Passage given
────

# Commercial vehicles and States of Emergency



## 78thrifleman (Dec 18, 2005)

My brother in law called me this morning with a questions that I didn't know the answer to.

HE owns several FedEX trucks and an officer told one of his drivers that if he were to get into an accident when we were in a state of emergency, he would automatically be found at fault and could be assessed a $500 fine because he is in a commercial vehicle, and that it is illegal for commercial vehicles to be on the road in a state of emergency.

Any thoughts on this?


----------



## Nuke_TRT (Feb 10, 2008)

Then who would plow?


----------



## kwflatbed (Dec 29, 2004)

There are a few exceptions I will have to look and see if I still have
the list, I know any truck carrying food is excempt.


----------



## Guest (Dec 28, 2010)

Non-emergency vehicular traffic was banned for awhile after the Blizzard of 1978 (just dated myself), but you can't even compare that to the somewhat big snow storm we got last night.


----------



## Hush (Feb 1, 2009)

I always took it to mean "state of emergency" means all road rules are suspended, and you can drive in a "Mad-Max" manner.


----------



## Guest (Dec 28, 2010)

State of Emergency is ordered when the Governor wants TV time with a cool looking vest. 

Sent from my Droid Incredible using Tapatalk.


----------



## CJIS (Mar 12, 2005)

MSP75 said:


> State of Emergency is ordered when the Governor wants TV time with a cool looking vest.
> 
> Sent from my Droid Incredible using Tapatalk.


That cool vest makes him look more like a dork than he already is.


----------



## firefighter39 (Apr 10, 2006)

────

Supplied material
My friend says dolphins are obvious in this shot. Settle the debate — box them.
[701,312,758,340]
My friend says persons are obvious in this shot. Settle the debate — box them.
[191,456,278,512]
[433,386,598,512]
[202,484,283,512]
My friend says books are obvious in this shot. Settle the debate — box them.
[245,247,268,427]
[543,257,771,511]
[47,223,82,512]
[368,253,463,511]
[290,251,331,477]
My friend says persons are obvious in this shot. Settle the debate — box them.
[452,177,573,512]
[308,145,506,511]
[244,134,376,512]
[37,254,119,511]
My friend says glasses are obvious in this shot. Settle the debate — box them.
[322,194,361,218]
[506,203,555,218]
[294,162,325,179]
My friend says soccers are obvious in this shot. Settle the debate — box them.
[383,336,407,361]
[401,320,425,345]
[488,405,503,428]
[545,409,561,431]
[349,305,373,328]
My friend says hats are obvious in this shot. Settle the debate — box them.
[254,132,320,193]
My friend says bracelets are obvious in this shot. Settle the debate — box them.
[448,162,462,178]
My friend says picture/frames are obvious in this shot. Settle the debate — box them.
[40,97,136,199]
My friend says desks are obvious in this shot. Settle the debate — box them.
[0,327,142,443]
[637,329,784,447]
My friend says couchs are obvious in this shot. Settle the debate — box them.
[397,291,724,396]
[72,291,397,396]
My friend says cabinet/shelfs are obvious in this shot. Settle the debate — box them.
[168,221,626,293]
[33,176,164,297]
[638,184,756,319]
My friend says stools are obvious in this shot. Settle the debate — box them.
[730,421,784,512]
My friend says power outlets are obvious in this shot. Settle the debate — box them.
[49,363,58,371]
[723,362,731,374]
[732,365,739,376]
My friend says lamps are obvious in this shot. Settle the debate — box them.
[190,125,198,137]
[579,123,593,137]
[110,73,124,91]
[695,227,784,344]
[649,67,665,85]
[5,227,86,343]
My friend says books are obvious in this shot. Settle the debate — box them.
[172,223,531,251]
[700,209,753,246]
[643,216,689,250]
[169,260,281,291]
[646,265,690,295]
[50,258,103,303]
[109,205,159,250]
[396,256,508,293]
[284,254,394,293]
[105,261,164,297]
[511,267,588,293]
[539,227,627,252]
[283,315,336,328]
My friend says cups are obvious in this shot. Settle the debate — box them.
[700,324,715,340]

────

What this exercise asks
(1) According to the thread on commercial vehicles and states of emergency, what kind of truck is known to be exempt?
(2) Carry the thread on commercial vehicles and states of emergency forward from its final heading.

The responses
(1) Any truck carrying food is exempt.

(2)
If commercial vehicles were not allowed on the road during a state of emergency then there would be no landsacper/plumber/electrician I mean Firefighters able to get to work in their pick-up trucks


----------



## Goose (Dec 1, 2004)

firefighter39 said:


> If commercial vehicles were not allowed on the road during a state of emergency then there would be no landsacper/plumber/electrician I mean Firefighters able to get to work in their pick-up trucks


Nice call. Who's going to make it their sig? :smug:


----------



## Tuna (Jun 1, 2006)

Got a neighbor that drives for Fed X. Asked me the same question about comm. vehicles and state of emergency. I had no answer.


----------



## SinePari (Aug 15, 2004)

What is a Gubernatorial State of Emergency?

_There is a misconception that various restrictions or bans automatically are triggered when there is a Gubernatorial State of Emergency in place. This is not so. *The declaration of a State of Emergency does not in itself affect the operation of private enterprise*. Travel is not automatically banned; businesses and schools are not automatically closed. _

That took two clicks on mass.gov, btw...


----------



## 78thrifleman (Dec 18, 2005)

Asked/answered. Thanks.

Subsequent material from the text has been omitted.